Does the EU or individual countries have rules about labeling and
country of origin? I think not.

In general, yes, the EU has strict rules about food labeling.

Posted by
60 posts

Here is what I know for sure, when Americans try to copy British shows they turn out to be rubbish. The stars don't have to be all Barbie and Ken like., they just have to know how to act.

Posted by
198 posts

It is the fruit/tomato story writ large. In Europe it about the taste. Here it is about appearance, durability, shipping, and most importantly, profit margin. That is nary a product in this world you can't squeeze the quality out of it for a better margin. Just buy the brand name and provide a borderline acceptable product.

Posted by
8733 posts

Twix candy bars are delicious in Europe… awful in the US.
Corn Flakes taste much better in Europe. And not just because i’m there instead of here, lol.

Posted by
14686 posts

Better than European versions of US products..... have you ever eaten European Catsup? Yuck.

Posted by
4906 posts

but here is one of many many pages that comes up when you try comparing UHT and HTST methods, and like most pages it shows that UHT (European) is superior:

Avirose, UHT milk is not necessarily superior. Reread the chart. UHT is inferior in terms of taste and nutritional value.

The reason many French cheeses (e.g., Brie, Epoisses, Camembert) taste different in France than in the U.S. is because they are made with raw (unpasteurized) milk in France. When those same cheeses are exported to the U.S., they must be made with pasteurized milk. The U.S. requires cheeses that are aged less than 60 days to be made with pasteurized milk. Thus a Brie in France will always taste different than a Brie in the U.S.

Posted by
3997 posts

Noting the video saying American milk has preservatives added is completely false.

Posted by
2223 posts

I have to mention that a bonus of this thread for me has been that after so many years of listening to Sandi Toksvig when she was hosting The News Quiz, the clip shared above is the first time I've seen her!

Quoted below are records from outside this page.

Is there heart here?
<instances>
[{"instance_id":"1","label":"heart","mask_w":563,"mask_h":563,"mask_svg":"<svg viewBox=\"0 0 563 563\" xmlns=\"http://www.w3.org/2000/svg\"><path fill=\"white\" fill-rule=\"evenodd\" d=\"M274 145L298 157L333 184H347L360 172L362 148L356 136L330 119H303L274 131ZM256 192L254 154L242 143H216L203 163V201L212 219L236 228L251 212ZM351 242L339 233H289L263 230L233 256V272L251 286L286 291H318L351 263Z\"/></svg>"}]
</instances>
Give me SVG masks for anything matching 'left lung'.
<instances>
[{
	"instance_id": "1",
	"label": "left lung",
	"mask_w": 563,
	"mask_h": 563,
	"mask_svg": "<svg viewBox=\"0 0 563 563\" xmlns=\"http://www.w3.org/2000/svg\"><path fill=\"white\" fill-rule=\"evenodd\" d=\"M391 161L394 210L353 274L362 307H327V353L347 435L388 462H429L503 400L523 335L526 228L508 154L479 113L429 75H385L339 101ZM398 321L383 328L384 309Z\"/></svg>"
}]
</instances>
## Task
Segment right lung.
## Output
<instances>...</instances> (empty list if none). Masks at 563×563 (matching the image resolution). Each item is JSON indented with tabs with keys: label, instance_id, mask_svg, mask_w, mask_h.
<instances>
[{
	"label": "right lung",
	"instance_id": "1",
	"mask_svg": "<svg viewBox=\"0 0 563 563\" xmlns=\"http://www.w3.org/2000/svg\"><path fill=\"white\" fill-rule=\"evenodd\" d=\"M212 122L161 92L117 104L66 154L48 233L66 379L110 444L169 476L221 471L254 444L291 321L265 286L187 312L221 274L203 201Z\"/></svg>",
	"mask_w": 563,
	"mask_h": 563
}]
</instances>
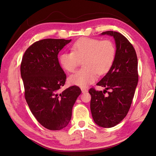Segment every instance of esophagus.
Returning <instances> with one entry per match:
<instances>
[{"mask_svg":"<svg viewBox=\"0 0 156 156\" xmlns=\"http://www.w3.org/2000/svg\"><path fill=\"white\" fill-rule=\"evenodd\" d=\"M81 91H82V92H83V93H84V92H88V90H87V88H81Z\"/></svg>","mask_w":156,"mask_h":156,"instance_id":"obj_1","label":"esophagus"}]
</instances>
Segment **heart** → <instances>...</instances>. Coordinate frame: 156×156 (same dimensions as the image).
Wrapping results in <instances>:
<instances>
[{"instance_id":"b5f03b06","label":"heart","mask_w":156,"mask_h":156,"mask_svg":"<svg viewBox=\"0 0 156 156\" xmlns=\"http://www.w3.org/2000/svg\"><path fill=\"white\" fill-rule=\"evenodd\" d=\"M72 52L60 53L58 62L64 70L73 72L83 60V68L69 77L71 84L87 87L98 78V73H107L116 56V48L111 40L82 37L72 46Z\"/></svg>"}]
</instances>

Small comment on condiments -- I remember when Pret a Manger first tried opening stores in the USA and an interview with one of the upper management was talking about how they had to adjust the tuna salad sandwiches because 'the British like a wetter sandwich than the Americans' -- those trimmed triangles in the wasteful snap-lid containers looked neat but were almost runny by American tastes. The Pret people were betting that there was an un-exploited niche in NYC for people who didn't want to wait for their number to be called so they could order a customized sandwich from the deli counter, when many people are happy with a standard sandwich so long as it's reasonably fresh. Hence Pret's business model.

My take on that model: I really hate having to pick the pickle chips out of a pre-made sandwich so I'm happy to wait longer if it means I can get the sandwich I want, sans lingering pickle juice. Blechhh!

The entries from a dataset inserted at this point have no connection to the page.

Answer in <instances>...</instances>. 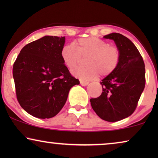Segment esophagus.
Masks as SVG:
<instances>
[{
	"instance_id": "esophagus-1",
	"label": "esophagus",
	"mask_w": 158,
	"mask_h": 158,
	"mask_svg": "<svg viewBox=\"0 0 158 158\" xmlns=\"http://www.w3.org/2000/svg\"><path fill=\"white\" fill-rule=\"evenodd\" d=\"M80 83H81V85H83V86H85V85H88V82L87 81H80Z\"/></svg>"
}]
</instances>
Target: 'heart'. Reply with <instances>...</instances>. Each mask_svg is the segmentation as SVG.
I'll use <instances>...</instances> for the list:
<instances>
[{
  "mask_svg": "<svg viewBox=\"0 0 158 158\" xmlns=\"http://www.w3.org/2000/svg\"><path fill=\"white\" fill-rule=\"evenodd\" d=\"M74 44H66L61 50L64 64L69 69L78 65L82 58H86L85 68H77L72 71L83 81H90L98 77L106 76L113 73L119 64L121 52L117 47L98 37L79 39Z\"/></svg>",
  "mask_w": 158,
  "mask_h": 158,
  "instance_id": "b5f03b06",
  "label": "heart"
}]
</instances>
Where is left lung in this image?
<instances>
[{"mask_svg":"<svg viewBox=\"0 0 158 158\" xmlns=\"http://www.w3.org/2000/svg\"><path fill=\"white\" fill-rule=\"evenodd\" d=\"M113 40L119 49L121 59L115 70L101 82L103 92L90 104L102 119L115 122L135 111L145 86V68L142 55L128 38L118 33L103 36Z\"/></svg>","mask_w":158,"mask_h":158,"instance_id":"obj_1","label":"left lung"}]
</instances>
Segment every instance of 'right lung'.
Returning a JSON list of instances; mask_svg holds the SVG:
<instances>
[{
	"mask_svg": "<svg viewBox=\"0 0 158 158\" xmlns=\"http://www.w3.org/2000/svg\"><path fill=\"white\" fill-rule=\"evenodd\" d=\"M64 42V36H43L23 47L14 62L17 100L34 117L57 115L65 104L70 88L80 83L62 61Z\"/></svg>",
	"mask_w": 158,
	"mask_h": 158,
	"instance_id": "right-lung-1",
	"label": "right lung"
}]
</instances>
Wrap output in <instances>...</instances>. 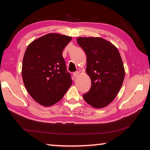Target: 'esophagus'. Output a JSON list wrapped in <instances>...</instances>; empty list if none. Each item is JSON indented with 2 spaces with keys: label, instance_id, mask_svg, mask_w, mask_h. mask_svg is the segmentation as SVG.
I'll use <instances>...</instances> for the list:
<instances>
[{
  "label": "esophagus",
  "instance_id": "obj_1",
  "mask_svg": "<svg viewBox=\"0 0 150 150\" xmlns=\"http://www.w3.org/2000/svg\"><path fill=\"white\" fill-rule=\"evenodd\" d=\"M79 71H75L73 73V76H74V77H77V76L79 75Z\"/></svg>",
  "mask_w": 150,
  "mask_h": 150
}]
</instances>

Back to the main topic: Opinel sells a lot of knives in the north American market and the packaging and stamping are adjusted appropriately, but the goods are still produced in the same factories as the knives sold in France. I can still imagine someone wanting to collect particular Opinel items that aren't available in stores in the USA. (I can also imagine a French collector wanting to get American market versions, too.)

Posted by
7377 posts

Oreos and Snickers taste the same in US and UK.

Guinness tastes best in Eire. Passable in the States if poured properly.

In London, Cafe Nero, Costa, Harris and Hoole coffee far better than Starbucks could ever hope to be.

Posted by
12602 posts

Avirosemail...if you like Sandy Toksvig, you should check out "QI," a British quiz show where the panelists are all celebs.

Every season is devoted to a different letter of the alphabet. Stephen Fry hosted the first half of the alphabet and then Sandy Toksvig took over.

Almost all episodes are on Youtube.

Posted by
402 posts

Better than European versions of US products..... have you ever eaten European Catsup? Yuck.

In La Rioja Kraft Heinz has a large plant. The Ketchup (for me catsup was what Del Monte made) is the same. What gets me is that in my supermarket, when they have a sale on "local products" all the Heinz products are on sale.